I attended a press conference Thursday, one that was in the news a lot that day, one called by a great man who is facing the end of his days. He said he’d like to finish eradicating a disease before he dies. Being who he is, with the resources he has — including his own personality — it’s entirely likely that he will. And that’s quite a legacy.
Not everybody gets to pick their legacy, though, or what reminds people of us after we’re gone. I was thinking today about how I’d like to be remembered, and how I hope it’s nice things that spark memories of me, or at least innocuous things. I hope it’s something cheerful. But I’m not arrogant enough to think that I’ll get to choose — or that it will make sense.
When I was a child, we visited my grandparents at least once a year, flying from our home in Vermont to theirs in Los Angeles in what felt like a trip to a different world. Everything was different in Los Angeles: the smell of dry, dusty air and eucalyptus; the dining out at restaurants that offered chopsticks and served things with tentacles; the vast tranquility of the Pacific. That little theme park with the mouse. An amazing chain of kid-friendly Tex-Mex that nobody back home had ever heard of called Taco Bell. And *pools* in back yards, like everybody was some kind of millionaire.
My grandparents’ house was mysterious and full of treasure. There was an impossibly luxurious guest suite with its own access to the yard and pool. The chandelier’s crystals fell off every time there was an earthquake, which happened often enough to have scarred the table below — but which somehow never happened when we were visiting. One room hid a World War Two service revolver about which we never spoke. The dog came and went on his own schedule through a flap in the door, because the weather was never too cold to make that nonsensical. There was a pool table in the back room, a room itself full of odd books and old games and a letter to a young fan from Charles Schultz. These things remained the same every time we visited, and we checked them, like we were greeting old friends.
The house itself had a perfect floor plan for entertaining. The front door opened into a large, ranch-style living room, behind which ran a unified dining/living area bleeding into an open kitchen and then the yard. Guests could flow freely among the three areas almost as if they were all one room. The house invited dinner parties, and I love to think of my grandparents hosting them.
On one particular occasion, the daughters of my grandparents’ best friends wanted to throw their parents an anniversary party, a surprise, and of course my grandparents offered their home as a venue. This was especially fortuitous for us, because Lynn and Diane were amazing, stunning young women on whom I had a massive child-crush. They spent an entire day cleaning and cooking and decorating my grandmother’s house, and I spent an entire day stalking them, listening to every word they said about life and college and joining something called the Peace Corps, and then I watched them sleep when they collapsed in exhaustion on the couch.

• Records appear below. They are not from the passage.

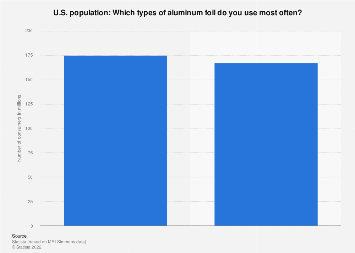 Most used types of aluminum foil in the U.S. 2018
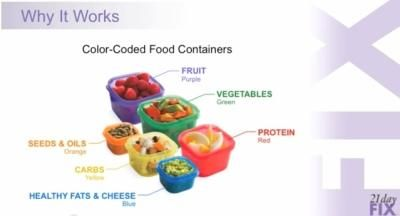 The containers keep it easy. #21dayfix  #gettinghealthy #nutrition www.teambeachbody.com/shop/-/shopping/21DAYFIX?referringRepID=44978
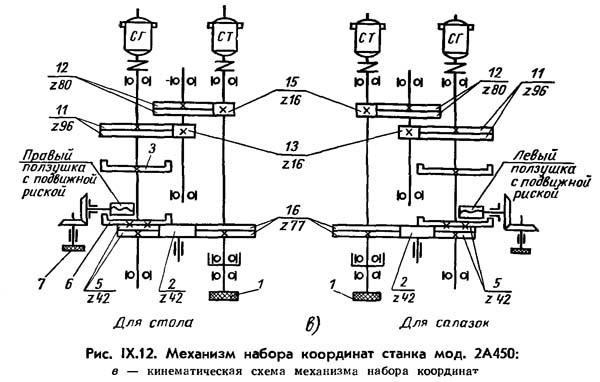 2А450 Кинематическая схема механизма набора координат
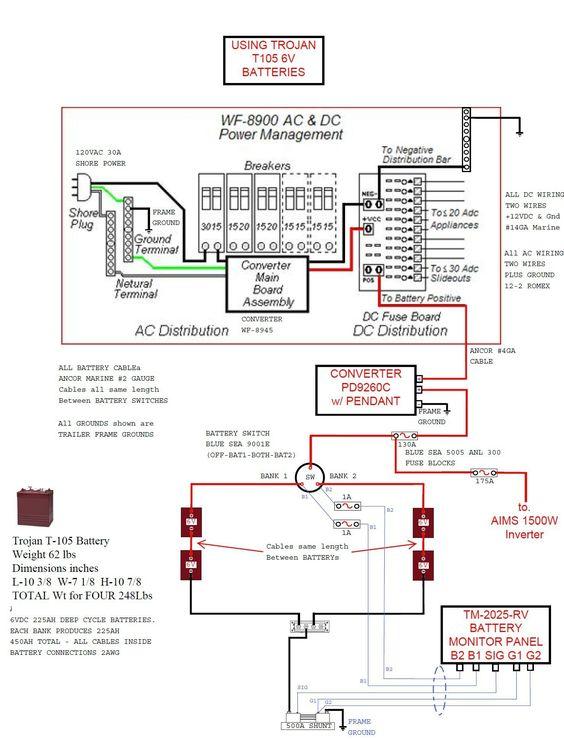 Kib Monitor Panel Manual In 2020 Diagram Trailer Wiring Diagram Wire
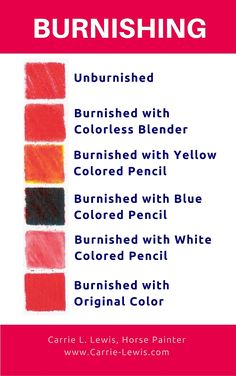 Color Pencil Drawing Tutorial Burnishing Tips with Coloured Pencil - A beginners guide to burnishing with colored pencils. Tips on what burnishing is, when to use it, how to use it, and the tools you need. Pencil Painting, Color Pencil Art, Watercolor Pencils, Art Watercolour, Watercolor Trees, Watercolor Portraits, Watercolor Landscape, Watercolours, Pencil Drawing Tutorials
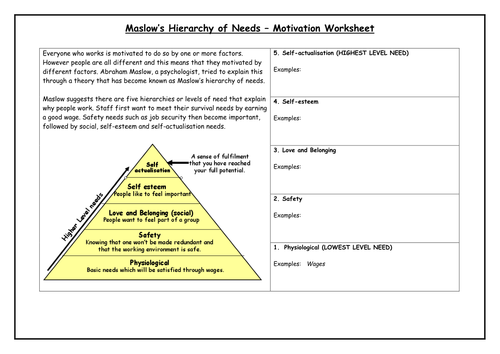 Maslow Motivation GCSE Business Studies Lesson by andrewjohn82 – Motivation Worksheets
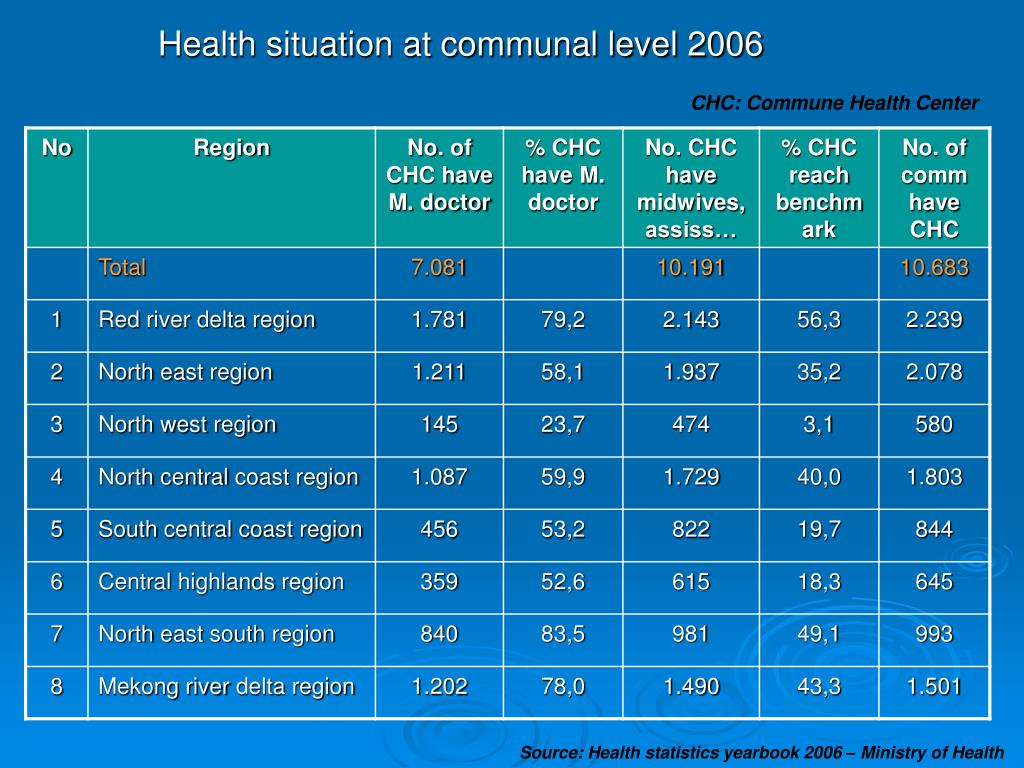 Health situation at communal level 2006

Eventually the guests arrived, and most of my memories of that evening are lost in the haze of boredom with which children see adult events. Days before, my grandfather had presented me with a new Madonna tape. Actually, it was the same Madonna tape he’d given me for Christmas the previous year, but I knew this was because he was old and had just asked the store clerk what a 10-year-old girl would want. So I carefully hid away my old copy and the new tape, my Walkman, and I headed for the back yard, where I could sit and watch the adults and the sparkle-light of the pool and pretend I was on La Isla Bonita.
Eventually, a guest I knew wandered into the back yard and approached me. He reached into his jacket pocket and pulled out an unmarked cassette of his own, handing it to me with a serious expression. “One side of this is Michael Jackson’s newest record,” my uncle said. “And the other is a group called Aha. Ever heard of them?”
I shook my head no.
“Yeah, didn’t think so. Your dad’s a good guy, seriously, but he’s a dork. Somebody has to make sure you learn this stuff. Listen to it, you’ll like it.”

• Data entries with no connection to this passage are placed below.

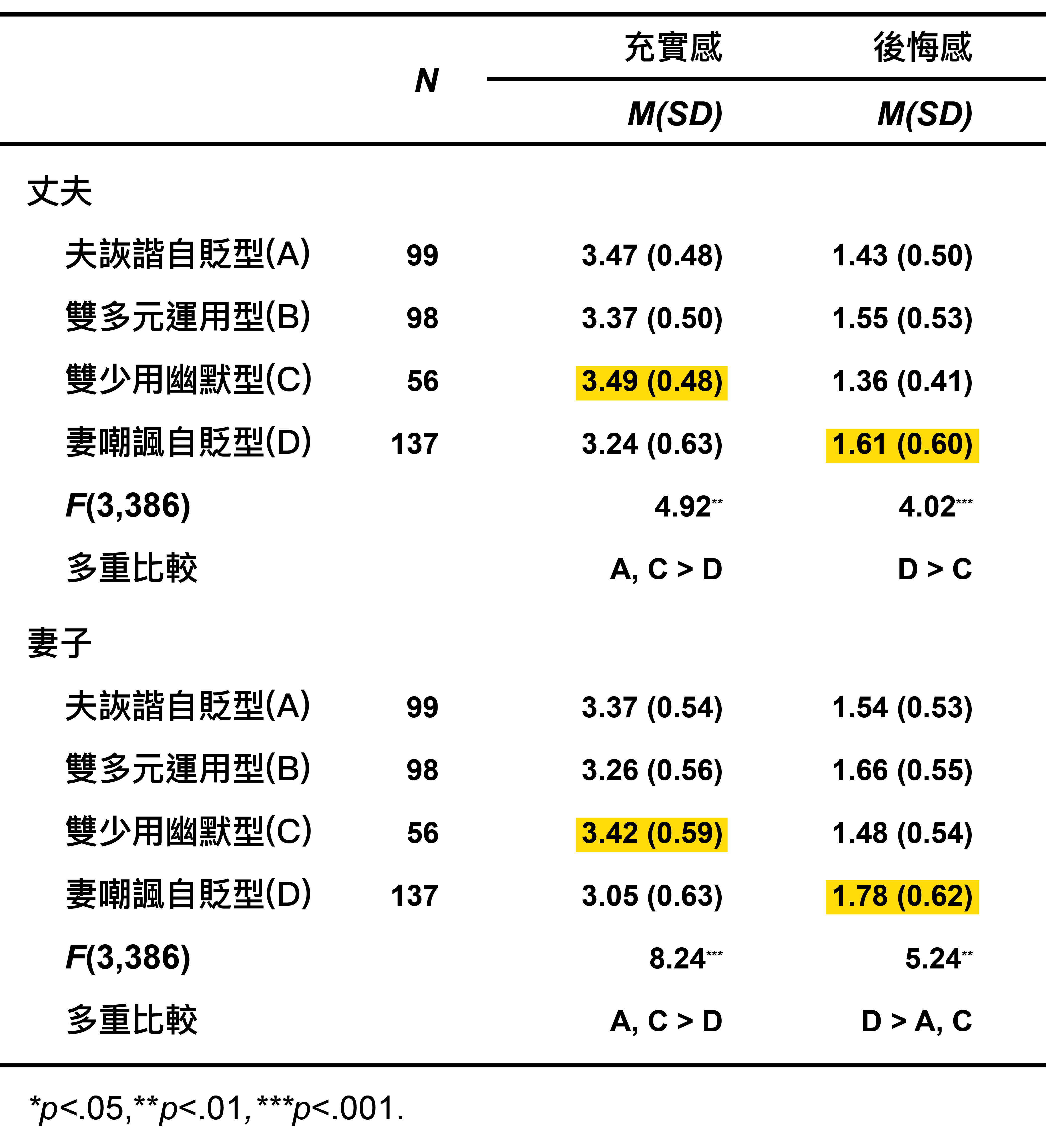 夫妻四種幽默運用類型,問卷調查結果的變項平均值。圖│研之有物(資料來源│周玉慧 (2018)。〈夫妻間幽默運用及其影響〉。《中華心理學刊》,60,33-55。)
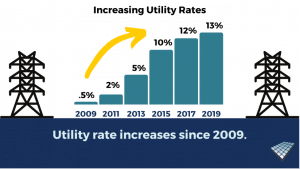 Utility rate increases since 2009 - Solar Alternatives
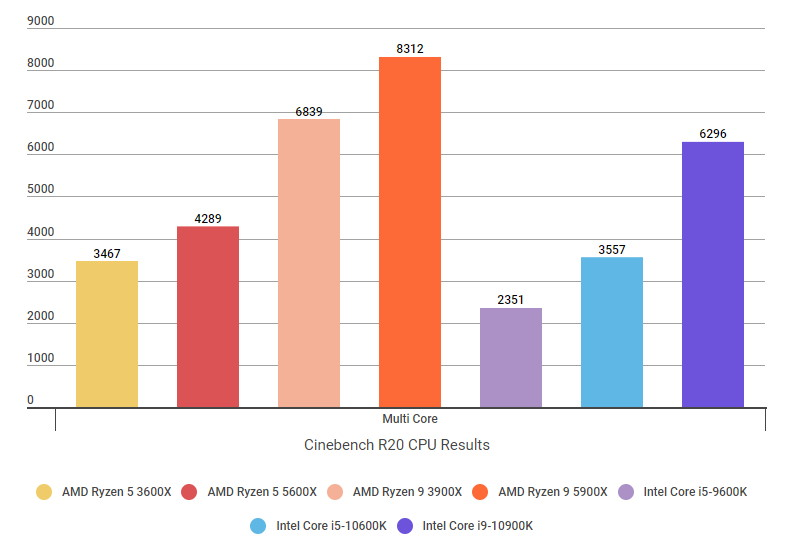 A graph showing the Ryzen 5 5600X and Ryzen 9 5900X's Cinebench R20 single core scores compared to their Intel rivals.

I remember regarding the tape and wondering whether I would end up listening to it or throwing it out. They might be brothers, but nobody should talk about my father that way. My father made tapes for me too, and I liked the things on them, by groups called the Beatles and the Kingston Trio and songs that were actually stories by Rogers and Hammerstein. My father was not a dork.
I don’t know if my uncle saw me frown. He tousled my hair. “Hey, kid, do me a favor, willya? Go get me some limes from that tree. I’ll show you something.”
There was enough novelty in picking limes in your own yard that I didn’t have time to resent being sent on an errand. I skipped around the pool and selected several fat limes. They yielded in my hands as if they had been waiting for me to arrive and ask them to dance.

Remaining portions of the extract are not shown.